• Page text
________________________

Bringing Young Ranchers Home - From Iraq to the Ranch

Husker Home Place

For one young rancher, his home near Elgin is a peaceful place to make a living after a tour of duty in Iraq.

Published on: May 18, 2012

Garrett Dwyer recalls the Iraqi countryside, from his days on patrol as a U.S. Marine. He says that irrigation trenches in Iraq were a nighttime obstacle to Marines on patrol. And he rarely observed any livestock in Iraq, except for a few sheep.

Today, the young veteran has returned from his days in a Marine uniform, to work with his parents on the family ranch west of Elgin. For Dwyer, the return home and acclimation back into civilian life wasn’t always easy. But he loves the ranch, his cows and the peace of the Sandhills.

Thanks to a program through the University of Nebraska College of Technical Agriculture in Curtis, Dwyer and other veterans can build up cow herds, start farming or initiate their own Main Street businesses in rural Nebraska. The program, known as “Combat Boots to Cowboy Boots,” offers assistance and coordination with programs through agencies like the Department of Defense and USDA to help veterans find new lives on the farm or ranch, or in small towns. The program follows veterans through the process of business planning and applying for loans needed to own their own farms, ranches and businesses. It utilizes mentors in the business world who can help them follow their dreams.

BUILDING THE HERD: Garrett Dwyer is now home, building his cow herd and making a life for himself on the family ranch.

________________________

• Provided information

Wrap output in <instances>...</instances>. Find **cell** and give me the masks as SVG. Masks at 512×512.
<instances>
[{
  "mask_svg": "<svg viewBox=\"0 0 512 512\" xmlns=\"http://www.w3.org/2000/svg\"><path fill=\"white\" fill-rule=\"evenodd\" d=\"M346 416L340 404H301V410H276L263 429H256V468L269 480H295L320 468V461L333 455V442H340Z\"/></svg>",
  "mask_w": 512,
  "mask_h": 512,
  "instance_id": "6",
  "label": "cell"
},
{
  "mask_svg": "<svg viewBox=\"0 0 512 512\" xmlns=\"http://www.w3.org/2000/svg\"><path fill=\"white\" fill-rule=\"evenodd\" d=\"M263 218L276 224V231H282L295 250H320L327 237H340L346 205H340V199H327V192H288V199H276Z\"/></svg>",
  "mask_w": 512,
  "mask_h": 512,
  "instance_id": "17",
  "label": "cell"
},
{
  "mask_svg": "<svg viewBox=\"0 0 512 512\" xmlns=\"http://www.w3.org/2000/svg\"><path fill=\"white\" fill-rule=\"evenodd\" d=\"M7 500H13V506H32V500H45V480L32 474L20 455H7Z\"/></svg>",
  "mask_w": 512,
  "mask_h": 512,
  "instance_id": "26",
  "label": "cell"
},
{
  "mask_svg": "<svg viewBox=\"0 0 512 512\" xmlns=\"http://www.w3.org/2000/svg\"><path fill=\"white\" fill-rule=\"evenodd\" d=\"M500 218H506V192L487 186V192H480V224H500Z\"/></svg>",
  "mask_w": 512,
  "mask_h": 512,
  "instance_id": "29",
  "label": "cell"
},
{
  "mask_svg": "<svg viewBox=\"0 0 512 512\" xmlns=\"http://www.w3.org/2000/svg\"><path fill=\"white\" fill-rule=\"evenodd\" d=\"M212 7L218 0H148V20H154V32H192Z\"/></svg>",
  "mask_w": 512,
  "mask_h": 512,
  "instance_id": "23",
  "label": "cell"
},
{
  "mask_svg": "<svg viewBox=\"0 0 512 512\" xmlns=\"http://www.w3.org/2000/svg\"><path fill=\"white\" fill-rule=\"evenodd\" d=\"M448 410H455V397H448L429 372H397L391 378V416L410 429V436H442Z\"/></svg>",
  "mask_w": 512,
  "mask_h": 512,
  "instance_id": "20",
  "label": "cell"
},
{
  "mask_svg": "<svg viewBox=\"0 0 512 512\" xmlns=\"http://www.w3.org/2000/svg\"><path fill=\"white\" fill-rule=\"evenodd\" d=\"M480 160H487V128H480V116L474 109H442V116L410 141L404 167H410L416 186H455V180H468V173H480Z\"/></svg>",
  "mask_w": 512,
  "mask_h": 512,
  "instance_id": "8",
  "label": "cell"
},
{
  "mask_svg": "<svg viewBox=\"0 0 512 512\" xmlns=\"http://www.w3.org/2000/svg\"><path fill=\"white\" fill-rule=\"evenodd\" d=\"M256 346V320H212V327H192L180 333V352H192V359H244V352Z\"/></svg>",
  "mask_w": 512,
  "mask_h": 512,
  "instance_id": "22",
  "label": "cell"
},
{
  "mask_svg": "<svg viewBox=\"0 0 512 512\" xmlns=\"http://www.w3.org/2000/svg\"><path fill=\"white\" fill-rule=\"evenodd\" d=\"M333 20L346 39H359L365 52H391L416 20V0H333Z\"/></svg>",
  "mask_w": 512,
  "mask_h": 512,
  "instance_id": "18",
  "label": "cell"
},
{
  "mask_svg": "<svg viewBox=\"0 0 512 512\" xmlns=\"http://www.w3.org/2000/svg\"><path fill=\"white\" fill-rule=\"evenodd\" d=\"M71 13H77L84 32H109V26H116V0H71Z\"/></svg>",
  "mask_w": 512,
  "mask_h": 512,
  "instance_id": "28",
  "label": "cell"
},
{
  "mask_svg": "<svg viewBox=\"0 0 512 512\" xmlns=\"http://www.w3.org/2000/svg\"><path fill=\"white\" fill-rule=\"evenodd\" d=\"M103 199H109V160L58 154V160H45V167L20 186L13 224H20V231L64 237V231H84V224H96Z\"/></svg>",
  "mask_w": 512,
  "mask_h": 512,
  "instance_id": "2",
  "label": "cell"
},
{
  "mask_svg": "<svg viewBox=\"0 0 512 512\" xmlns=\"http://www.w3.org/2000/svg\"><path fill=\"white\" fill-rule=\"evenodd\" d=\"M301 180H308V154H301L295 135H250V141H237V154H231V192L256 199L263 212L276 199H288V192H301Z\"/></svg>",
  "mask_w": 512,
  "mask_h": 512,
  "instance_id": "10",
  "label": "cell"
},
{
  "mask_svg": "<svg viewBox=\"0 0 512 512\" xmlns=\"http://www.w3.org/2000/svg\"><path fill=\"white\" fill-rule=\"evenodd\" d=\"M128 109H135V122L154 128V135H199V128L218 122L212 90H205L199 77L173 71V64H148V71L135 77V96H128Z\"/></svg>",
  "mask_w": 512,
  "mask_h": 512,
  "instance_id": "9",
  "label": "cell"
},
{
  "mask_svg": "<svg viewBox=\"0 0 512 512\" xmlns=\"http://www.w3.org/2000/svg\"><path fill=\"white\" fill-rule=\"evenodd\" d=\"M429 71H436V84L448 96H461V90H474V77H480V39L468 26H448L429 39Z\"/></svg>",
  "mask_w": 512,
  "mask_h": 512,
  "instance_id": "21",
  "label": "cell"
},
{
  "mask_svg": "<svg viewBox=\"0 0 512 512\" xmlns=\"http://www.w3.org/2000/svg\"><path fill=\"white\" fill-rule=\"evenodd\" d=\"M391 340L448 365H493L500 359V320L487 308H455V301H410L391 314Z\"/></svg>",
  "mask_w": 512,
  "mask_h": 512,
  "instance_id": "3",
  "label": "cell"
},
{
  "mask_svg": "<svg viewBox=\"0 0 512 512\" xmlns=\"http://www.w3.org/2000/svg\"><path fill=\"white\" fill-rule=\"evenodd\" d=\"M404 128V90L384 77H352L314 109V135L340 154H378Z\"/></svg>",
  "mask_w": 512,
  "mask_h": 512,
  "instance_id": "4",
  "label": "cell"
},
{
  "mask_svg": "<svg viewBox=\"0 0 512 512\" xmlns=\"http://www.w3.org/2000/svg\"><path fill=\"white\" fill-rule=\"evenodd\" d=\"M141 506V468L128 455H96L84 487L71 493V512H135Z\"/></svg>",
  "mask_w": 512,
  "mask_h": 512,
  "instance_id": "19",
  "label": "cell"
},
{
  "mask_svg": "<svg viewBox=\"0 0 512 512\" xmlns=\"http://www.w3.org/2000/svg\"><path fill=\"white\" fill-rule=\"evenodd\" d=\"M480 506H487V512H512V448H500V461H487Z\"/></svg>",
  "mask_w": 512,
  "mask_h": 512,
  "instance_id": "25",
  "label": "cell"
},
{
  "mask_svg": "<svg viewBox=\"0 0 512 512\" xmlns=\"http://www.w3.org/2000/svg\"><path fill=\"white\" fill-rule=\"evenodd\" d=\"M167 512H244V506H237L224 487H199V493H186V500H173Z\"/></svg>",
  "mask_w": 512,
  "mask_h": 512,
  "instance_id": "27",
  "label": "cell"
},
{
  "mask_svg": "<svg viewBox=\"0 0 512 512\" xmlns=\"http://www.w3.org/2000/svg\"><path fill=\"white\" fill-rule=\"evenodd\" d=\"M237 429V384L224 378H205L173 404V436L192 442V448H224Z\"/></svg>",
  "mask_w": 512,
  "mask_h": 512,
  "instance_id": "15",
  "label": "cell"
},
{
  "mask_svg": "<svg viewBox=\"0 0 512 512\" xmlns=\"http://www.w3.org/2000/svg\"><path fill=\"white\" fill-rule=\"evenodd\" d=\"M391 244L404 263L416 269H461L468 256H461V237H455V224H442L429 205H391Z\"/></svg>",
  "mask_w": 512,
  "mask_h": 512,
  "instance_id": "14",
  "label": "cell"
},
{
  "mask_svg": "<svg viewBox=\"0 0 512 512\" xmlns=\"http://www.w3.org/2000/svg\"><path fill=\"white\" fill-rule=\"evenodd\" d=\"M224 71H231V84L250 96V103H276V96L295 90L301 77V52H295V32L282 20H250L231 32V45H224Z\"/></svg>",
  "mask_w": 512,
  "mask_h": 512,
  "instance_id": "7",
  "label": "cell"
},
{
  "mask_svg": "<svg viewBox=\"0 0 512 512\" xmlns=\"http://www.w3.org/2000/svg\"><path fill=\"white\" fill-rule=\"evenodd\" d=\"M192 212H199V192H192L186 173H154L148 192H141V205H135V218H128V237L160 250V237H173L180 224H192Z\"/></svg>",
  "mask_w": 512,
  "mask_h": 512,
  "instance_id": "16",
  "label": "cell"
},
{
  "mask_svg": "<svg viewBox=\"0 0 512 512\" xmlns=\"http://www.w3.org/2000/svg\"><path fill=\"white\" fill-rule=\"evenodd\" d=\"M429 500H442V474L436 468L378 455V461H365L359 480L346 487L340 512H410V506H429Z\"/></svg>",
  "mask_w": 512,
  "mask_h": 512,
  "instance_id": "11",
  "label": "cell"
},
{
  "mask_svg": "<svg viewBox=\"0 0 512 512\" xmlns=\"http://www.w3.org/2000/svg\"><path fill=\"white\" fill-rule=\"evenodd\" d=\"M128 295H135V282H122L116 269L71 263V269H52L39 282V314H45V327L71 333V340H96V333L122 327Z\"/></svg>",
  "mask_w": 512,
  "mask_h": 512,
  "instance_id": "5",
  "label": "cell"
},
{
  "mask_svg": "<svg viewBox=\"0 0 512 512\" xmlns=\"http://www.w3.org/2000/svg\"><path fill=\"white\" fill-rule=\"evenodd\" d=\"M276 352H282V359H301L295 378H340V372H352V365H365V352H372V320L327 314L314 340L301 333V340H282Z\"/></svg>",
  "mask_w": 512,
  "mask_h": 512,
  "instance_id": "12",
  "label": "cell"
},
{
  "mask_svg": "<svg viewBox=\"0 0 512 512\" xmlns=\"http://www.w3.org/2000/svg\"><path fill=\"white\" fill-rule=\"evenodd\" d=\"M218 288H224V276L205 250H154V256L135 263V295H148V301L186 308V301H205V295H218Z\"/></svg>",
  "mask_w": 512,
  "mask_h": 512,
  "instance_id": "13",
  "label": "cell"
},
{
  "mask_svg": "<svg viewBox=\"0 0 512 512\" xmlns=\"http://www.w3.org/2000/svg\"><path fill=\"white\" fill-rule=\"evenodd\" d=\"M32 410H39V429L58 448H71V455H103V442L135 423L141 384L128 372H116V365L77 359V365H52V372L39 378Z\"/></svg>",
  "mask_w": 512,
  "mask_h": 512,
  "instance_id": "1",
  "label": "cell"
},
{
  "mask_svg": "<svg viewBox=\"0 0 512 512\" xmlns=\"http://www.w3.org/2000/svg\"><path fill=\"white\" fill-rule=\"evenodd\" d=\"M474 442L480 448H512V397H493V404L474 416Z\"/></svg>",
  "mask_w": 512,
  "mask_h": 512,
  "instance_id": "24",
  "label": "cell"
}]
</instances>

________________________

• Exercise brief
Decide whether each statement agrees with the article about Garrett Dwyer. Answer yes or no, and quote the words from the article that settle it. (a) Dwyer's family ranch lies east of Elgin. (b) Dwyer saw almost no livestock in Iraq besides a few sheep. (c) "Combat Boots to Cowboy Boots" offers coordination with agencies such as the Department of Defense and USDA.

• Output for this exercise
(a) No: "work with his parents on the family ranch west of Elgin"
(b) Yes: "he rarely observed any livestock in Iraq, except for a few sheep"
(c) Yes: "offers assistance and coordination with programs through agencies like the Department of Defense and USDA"